PROMPT 1:
In the passage on PREPAK, update the part starting with "The People's Revolutionary" and going on through "Tulachandra in 1977.": reproduce it with "armed insurgent group" replaced by "armed separatist group".
PROMPT 2:
According to the passage on PREPAK, who were the founding members of the group?

READING PASSAGE:
*** Block opens ***

Insurgent group in Manipur, India

The People's Revolutionary Party of Kangleipak (PREPAK) is an armed insurgent group in Manipur demanding a separate and independent homeland. PREPAK was formed under the leadership of R. K. Tulachandra in 1977.

==History==
PREPAK was formed, in a meeting held on Cheirouching, Imphal, on 9 October 1977. The meeting was attended by R.K. Tulachandra, S. Wanglen, Achamba, Tajila, Meiraba, Meipaksana, Y. Ibohanbi and Paliba, (who were the founding members of PREPAK). After its formation, it launched a series of attacks and ambushes against Manipur Police and Manipur Rifles personnel during the late seventies and early eighties. In 1980, a small group split off from PREPAK and formed the Kangleipak Communist Party (KCP) led by its late leader Y. Ibahanbi.

*** Block closes ***

DATASET SECTION:

*** Block opens ***

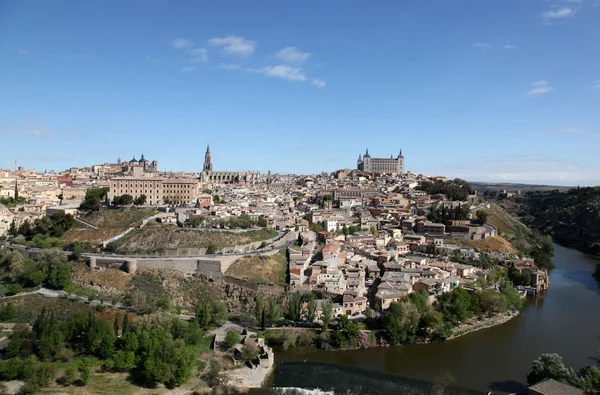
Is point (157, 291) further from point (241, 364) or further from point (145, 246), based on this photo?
point (241, 364)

*** Block closes ***

EXERCISE OUTPUT 1:
The People's Revolutionary Party of Kangleipak (PREPAK) is an armed separatist group in Manipur demanding a separate and independent homeland. PREPAK was formed under the leadership of R. K. Tulachandra in 1977.

EXERCISE OUTPUT 2:
R.K. Tulachandra, S. Wanglen, Achamba, Tajila, Meiraba, Meipaksana, Y. Ibohanbi and Paliba.